- Montreal Gazette
- 30 Jun 2012
- LESLEY CHESTERMAN GAZETTE FINE-DINING CRITIC
Montreal’s ice cream scene may be at an all-time high, and credit must still go to those ice cream makers who capture the essence of a flavour in both taste and texture. The two benchmark “saveurs” for all us ice cream lovers is no doubt vanilla and chocolate, so here are my top picks for those flavours. But we should also praise innovation, so I picked my top three funky and delicious flavours as well. Best vanilla: Crème Glacée Bo-Bec This popular Plateau ice cream parlour wasn’t even on my list when I began my ice cream quest. When I saw its creamy white vanilla ice cream sans the oh-so gourmet vanilla beans, I expected something bland. And yet this ice cream is anything but. Yes, it has a fine vanilla flavour, but its super creamy texture is what really won me over. And it improves lick after lick. The second time I returned to Bo-Bec, there was no vanilla in the display case because, they told me, customers go for the fancier flavours. Thus far, vanilla has been the shop’s least popular flavour.
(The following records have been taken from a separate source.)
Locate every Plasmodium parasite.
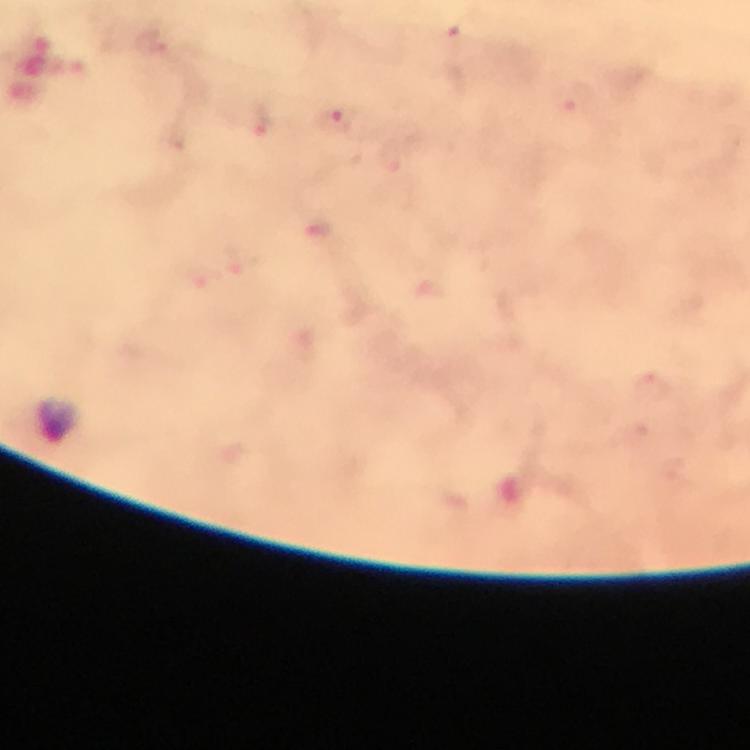
Approximate centers as [x, y] in pixels.
Plasmodium parasites: [155, 37], [334, 120], [260, 124], [389, 163].

Giemsa-stained preparation. Thick smear. Cropped region of a single field of view. From a diagnostic examination for malaria. 100x magnification. Immersion oil applied. Photographed through the microscope with a smartphone camera. Image is 750×750 pixels.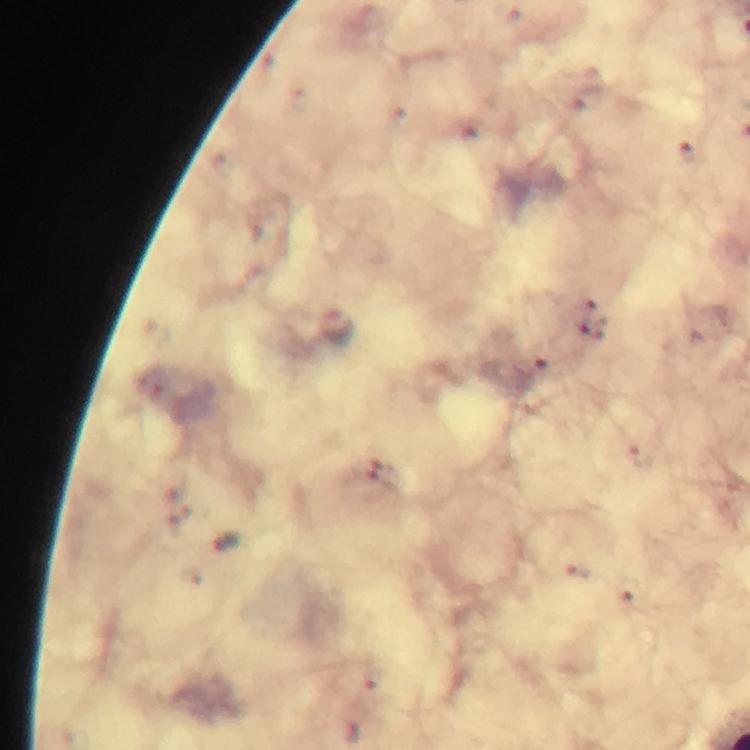
{
  "magnification": "100x",
  "preparation": "thick blood film",
  "plasmodium_parasite_locations": "approximate centers as (x, y) in pixels: (689, 152), (540, 357)",
  "capture": "smartphone photograph through a microscope",
  "context": "from a malaria diagnostic workup",
  "immersion_oil": "applied",
  "cropped_from": "one field of view",
  "image_size": "750×750 pixels",
  "stain": "Giemsa"
}Report the malaria status of this cell.
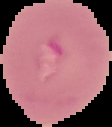

Uninfected.

The area outside the segmented cell region is set to black. Image is 112×127 pixels. From a thin blood smear.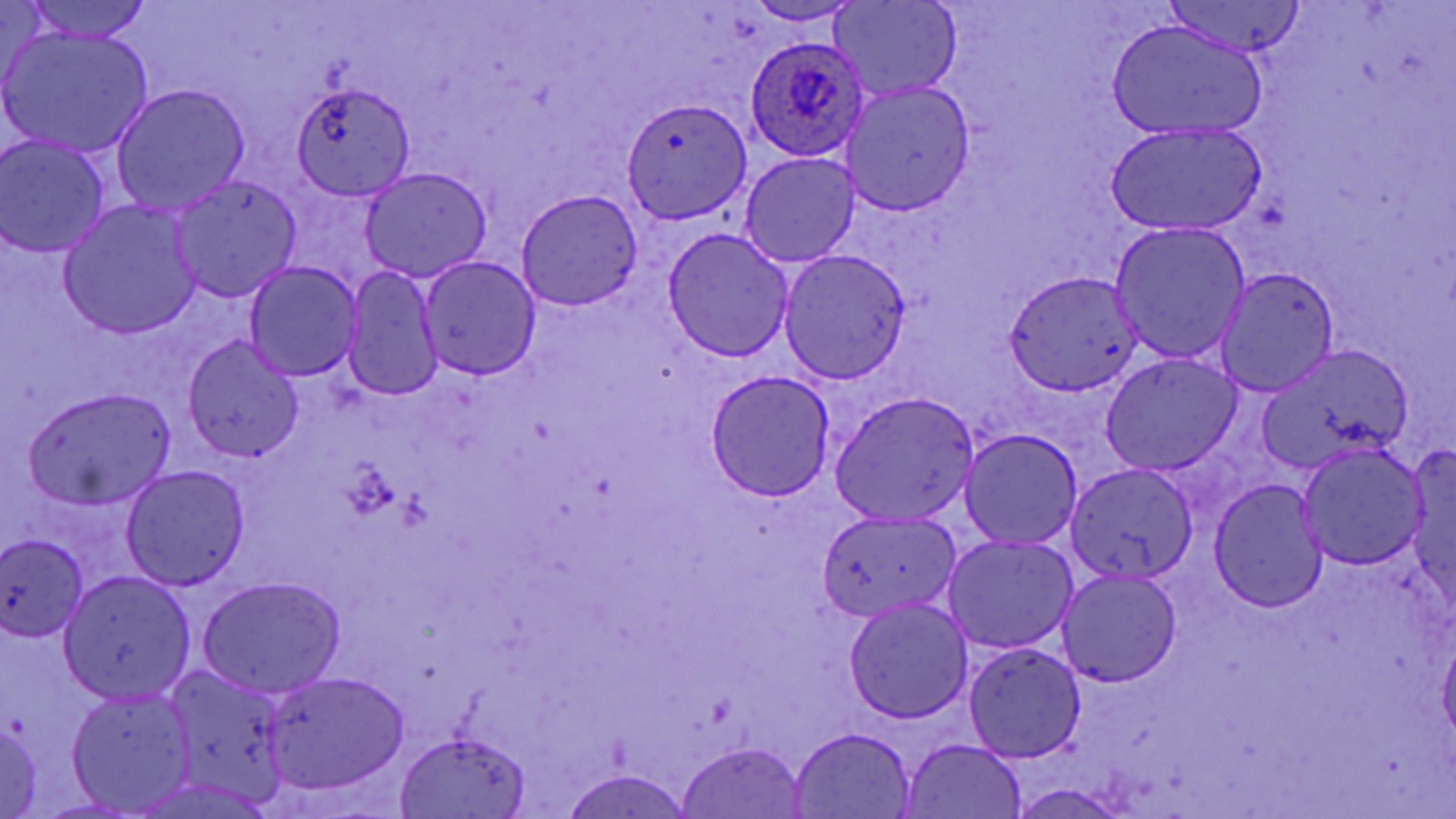
{
  "slide_level_diagnosis": "Plasmodium ovale",
  "stain": "May-Grünwald-Giemsa",
  "field_of_view": "single",
  "magnification": "1000x",
  "plasmodium_ovale_infected_red_blood_cell_locations": "approximate bounding boxes as [x1, y1, x2, y2] in pixels: [745, 34, 872, 160]",
  "preparation": "thin blood smear",
  "uninfected_red_blood_cell_locations": "approximate bounding boxes as [x1, y1, x2, y2] in pixels: [25, 0, 152, 42], [830, 0, 961, 102], [1159, 0, 1305, 60], [744, 1, 863, 25], [1107, 20, 1267, 142], [2, 24, 155, 158], [839, 80, 975, 215], [290, 84, 417, 201], [111, 85, 249, 215], [621, 98, 752, 223], [1106, 124, 1265, 236], [0, 136, 111, 257], [741, 154, 859, 268], [360, 168, 492, 283], [171, 174, 301, 302], [514, 190, 643, 310], [60, 202, 200, 340], [1108, 221, 1251, 364], [663, 228, 793, 362], [778, 250, 911, 383], [417, 256, 542, 381], [243, 262, 363, 380], [1217, 266, 1340, 397], [343, 267, 445, 400], [1002, 270, 1143, 396], [183, 334, 307, 461], [1255, 342, 1412, 476], [1102, 354, 1241, 475], [706, 371, 835, 501], [25, 388, 175, 510], [830, 392, 979, 525], [961, 429, 1084, 548], [1298, 443, 1429, 570], [1066, 463, 1200, 584], [122, 465, 250, 589], [1209, 479, 1328, 614], [816, 510, 962, 622], [0, 534, 88, 641], [942, 536, 1077, 654], [1057, 568, 1182, 687], [61, 571, 195, 703], [197, 577, 345, 700], [844, 598, 974, 723], [1438, 634, 1456, 743], [963, 643, 1087, 762], [163, 664, 294, 797], [263, 670, 409, 793], [67, 692, 196, 812], [0, 722, 45, 818], [790, 727, 917, 818], [393, 729, 530, 819], [900, 738, 1028, 819], [676, 741, 809, 819], [561, 766, 695, 819], [1010, 782, 1135, 819]",
  "modality": "light microscopy",
  "image_size": "1456×819 pixels",
  "platelet_locations": "approximate bounding boxes as [x1, y1, x2, y2] in pixels: [342, 460, 398, 518]"
}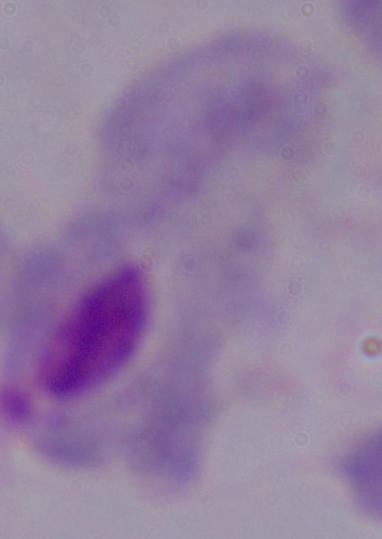
magnification = 1000x
modality = micrograph
identification = trichomonad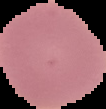
Summary:
  - Malaria status: uninfected
  - Image type: segmented cell region on a black background
  - Image size: 106×109 pixels
  - Preparation: thin blood smearPoint out each Plasmodium parasite and each leukocyte.
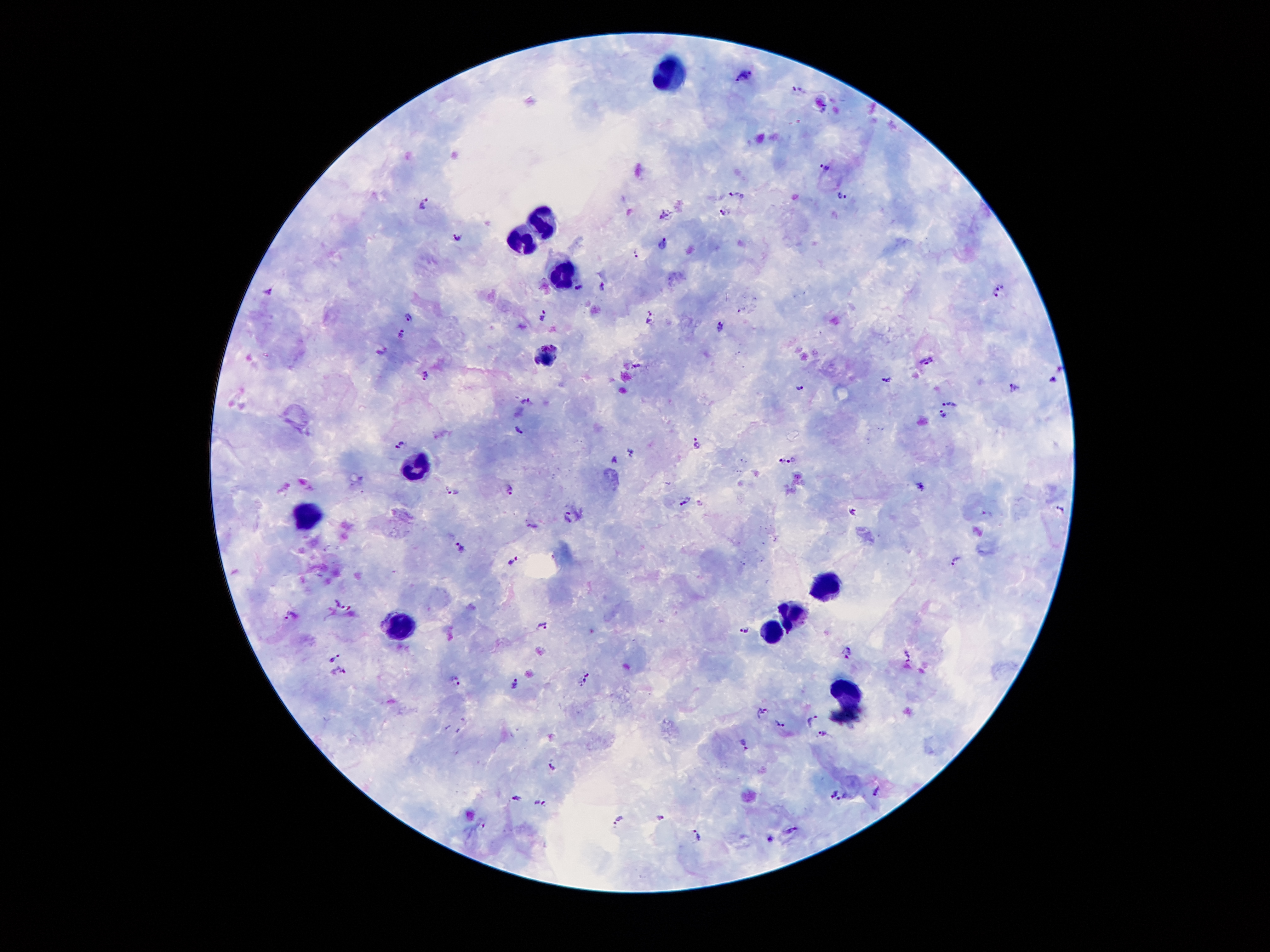

Approximate object centers, in pixels from the top-left corner.
Plasmodium parasites: (x=743, y=75), (x=795, y=89), (x=825, y=167), (x=737, y=195), (x=842, y=195), (x=424, y=202), (x=724, y=213), (x=664, y=216), (x=457, y=238), (x=663, y=244), (x=635, y=254), (x=602, y=286), (x=580, y=287), (x=1000, y=288), (x=267, y=291), (x=993, y=296), (x=741, y=310), (x=650, y=316), (x=543, y=317), (x=408, y=318), (x=719, y=325), (x=402, y=333), (x=549, y=344), (x=383, y=351), (x=928, y=360), (x=535, y=361), (x=636, y=367), (x=425, y=376), (x=1055, y=378), (x=887, y=381), (x=800, y=387), (x=1015, y=388), (x=527, y=402), (x=948, y=402), (x=943, y=416), (x=517, y=430), (x=697, y=443), (x=399, y=445), (x=614, y=459), (x=779, y=460), (x=792, y=460), (x=920, y=486), (x=508, y=487), (x=454, y=491), (x=686, y=500), (x=1061, y=508), (x=852, y=512), (x=988, y=514), (x=568, y=516), (x=462, y=548), (x=513, y=560), (x=956, y=561), (x=340, y=603), (x=289, y=614), (x=544, y=626), (x=745, y=630), (x=846, y=653), (x=908, y=656), (x=334, y=659), (x=340, y=672), (x=586, y=679), (x=457, y=681), (x=514, y=684), (x=760, y=711), (x=812, y=722), (x=781, y=725), (x=822, y=733), (x=745, y=745), (x=554, y=767), (x=877, y=791), (x=832, y=792), (x=845, y=797), (x=519, y=799), (x=539, y=803), (x=661, y=817), (x=620, y=820), (x=483, y=825), (x=792, y=829), (x=697, y=835), (x=772, y=839).
Leukocytes: (x=664, y=75), (x=548, y=226), (x=525, y=236), (x=563, y=278), (x=416, y=462), (x=306, y=514), (x=829, y=588), (x=791, y=613), (x=397, y=623), (x=771, y=631), (x=847, y=689).

{
  "magnification": "100x",
  "field_of_view": "single",
  "capture": "smartphone camera through the microscope eyepiece",
  "preparation": "thick blood film",
  "stain": "Giemsa",
  "patient_malaria_status": "infected with Plasmodium falciparum",
  "image_size": "1270×952 pixels"
}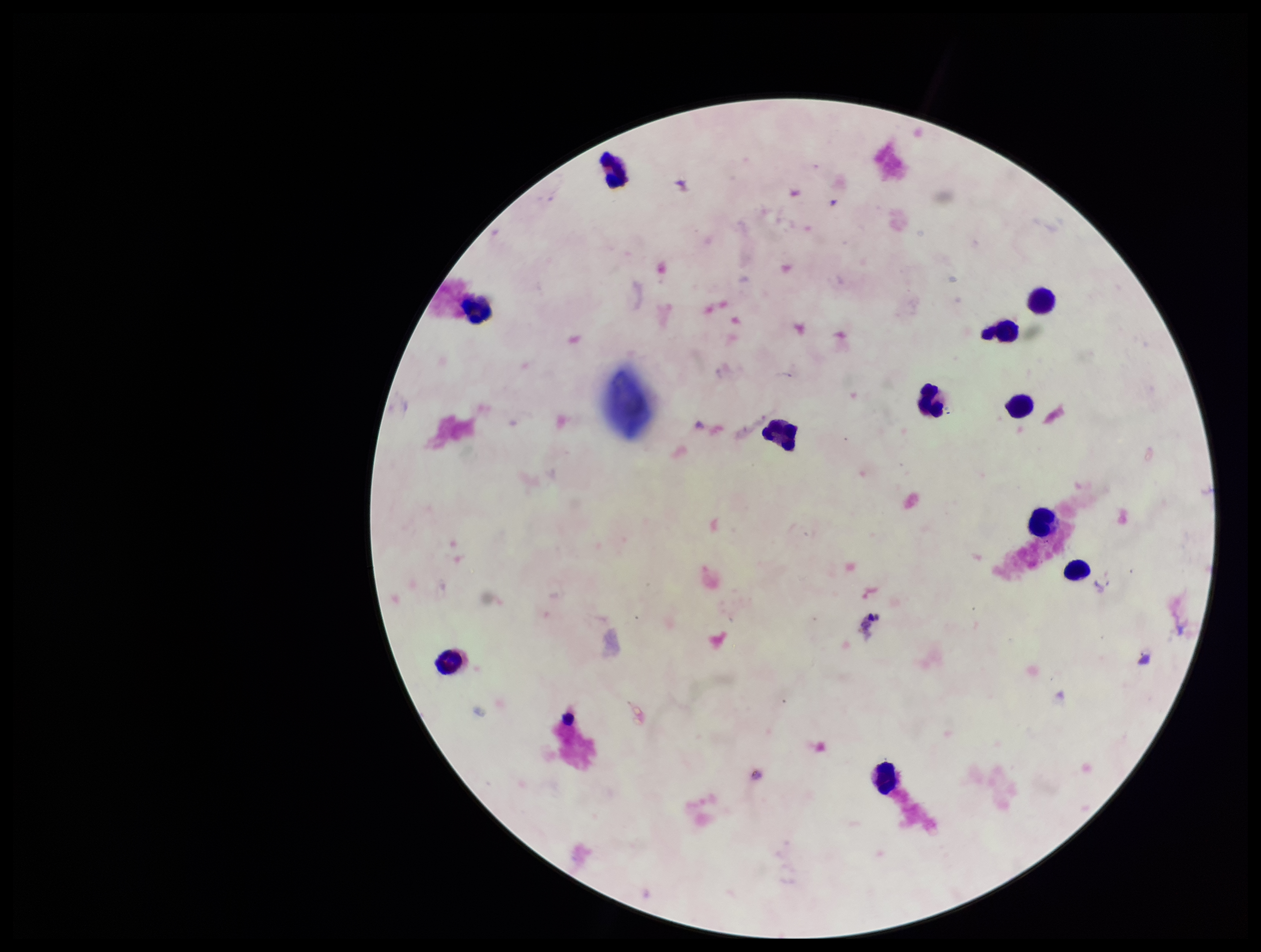 Patient malaria status: negative. Plasmodium parasites: none identified. Image is 1261×952 pixels. Parasite count: 0. Photographed through the microscope eyepiece with a smartphone camera. Stained with Giemsa. Preparation: thick blood smear. Leukocyte count: 11. Single field of view.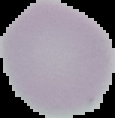

From a thin blood smear. Cell region segmented out of the field of view; the surrounding area is masked to black. Image is 115×118 pixels. Result: no malaria parasites seen.Report the malaria status of this cell.
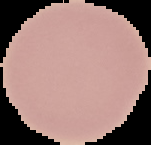
It is uninfected.

From a thin blood film. The area outside the segmented cell region is set to black. Image is 151×145 pixels.Classify this cell by malaria status.
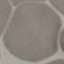
Uninfected.

stain: Giemsa
capture: smartphone through the microscope eyepiece
image_type: automatically extracted cell patch, resized to 64 × 64 pixels
preparation: thin smear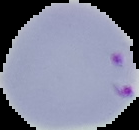 Result: Plasmodium parasites identified. From a thin blood smear. Image is 139×130 pixels. Cell region segmented out of the field of view; the surrounding area is masked to black.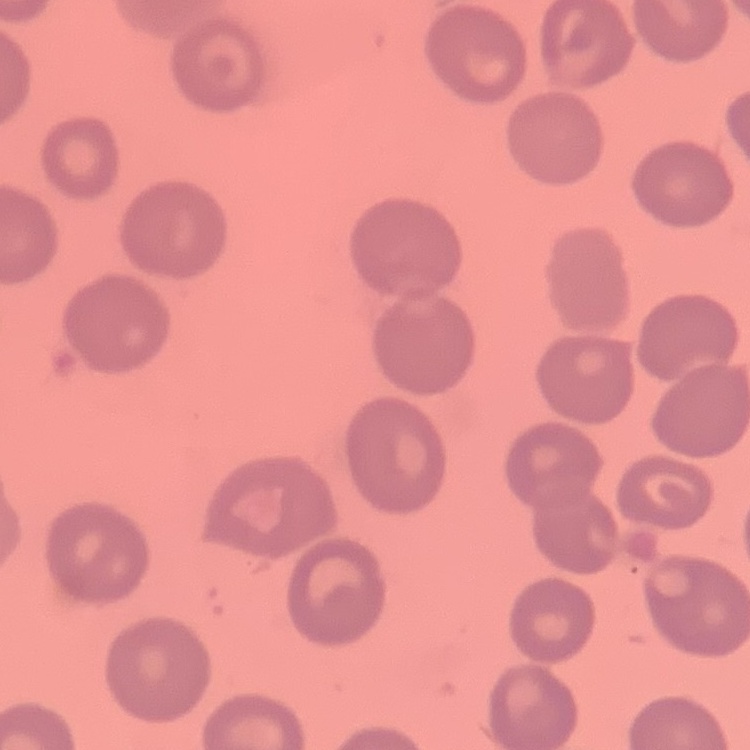
{
  "erythrocyte_morphology": "no rouleaux formation",
  "preparation": "thin peripheral smear",
  "stain": "Field's or Giemsa",
  "image_type": "one tile cut from a larger photomicrograph"
}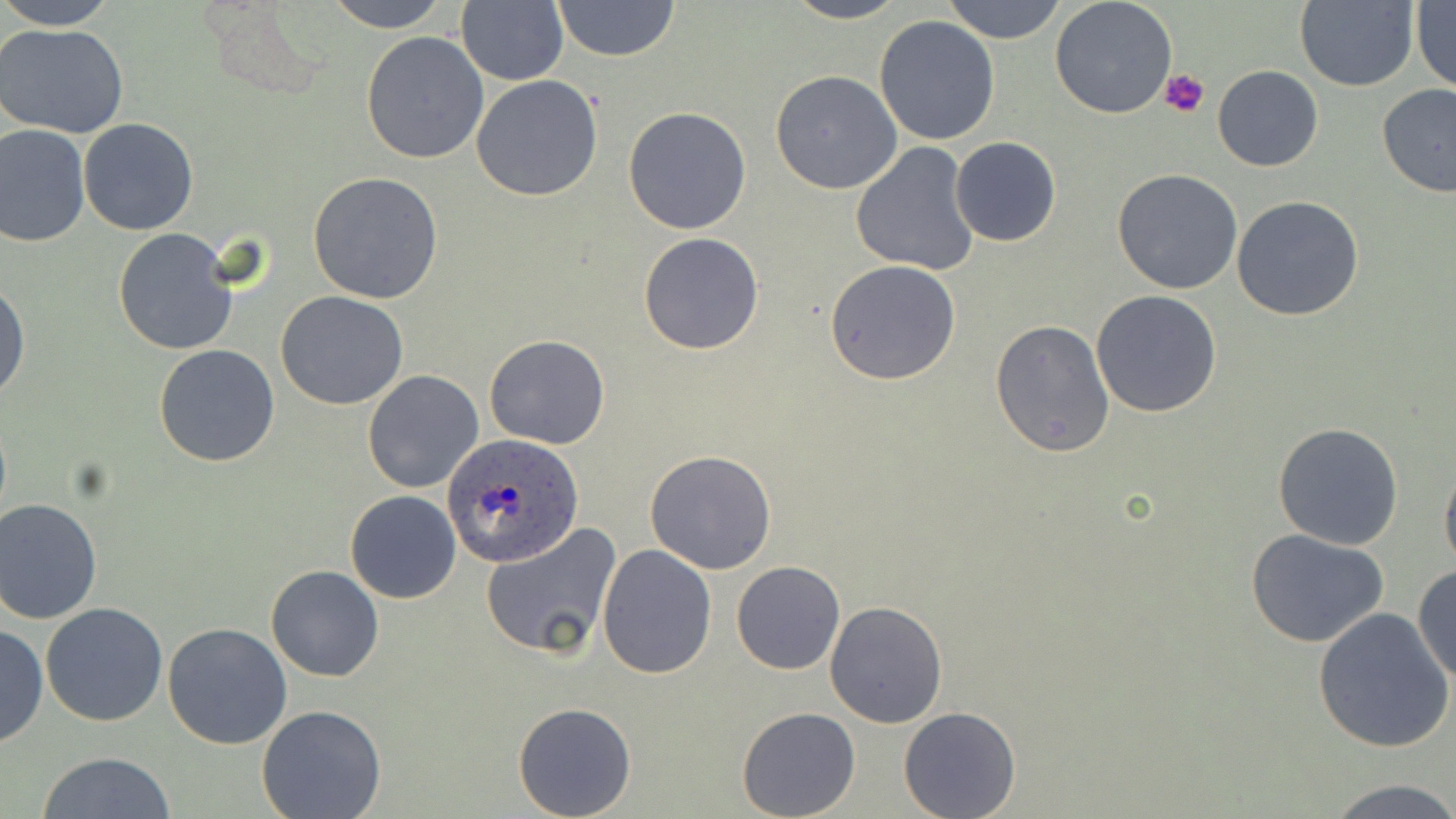

slide_level_diagnosis: Plasmodium ovale
preparation: thin blood smear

What!? Hopefully, no longer. Best chocolate: Ripples Already well-known to the ice cream crowd, Ripples 6X ice cream is the one to beat in Montreal right now. It’s the layers of chocolate used here, the swirl of syrup added in as well as the tiny chips of chocolate that add that extra choco kick. There are loads of good, rich and decadent chocolate ice creams in Montreal right now. But this one has a strong but clean flavour, and texture that’s unctuous without being too fudgy or pudding-like. When I dream about the ultimate chocolate ice cream, this is the benchmark. Most intriguing flavours: ■ Leo le Glacier: Roasted fig with almonds: The base is vanilla and yet the mix-ins in this gelato are what make it sing. Fig is a tough flavour to capture, but when zuzzed-up with almonds, it makes quite the impression. What a treat this would be topping a slice of warm chocolate cake, or gingerbread. Yum!
■ Kem CoBa: Salted brown butter: Brown butter is a common ingredient used in savoury cooking and baking that’s beloved for its buttery and nutty flavour. When added to this ice cream mix, the results are captivating: an ice cream that tastes of salt, butter and caramel. Order a scoop if only to see how well ice cream can carry a flavour no matter how obscure.
■ Havre-aux-Glaces: Ginger: Ginger is a flavour that can be played soft or loud, and happily this one is played full blast. Deeply flavoured with fresh peppery ginger, this delectable ice cream gets its second kick from the addition of candied ginger. Can’t even imagine how good it would be atop a portion of sticky toffee pudding.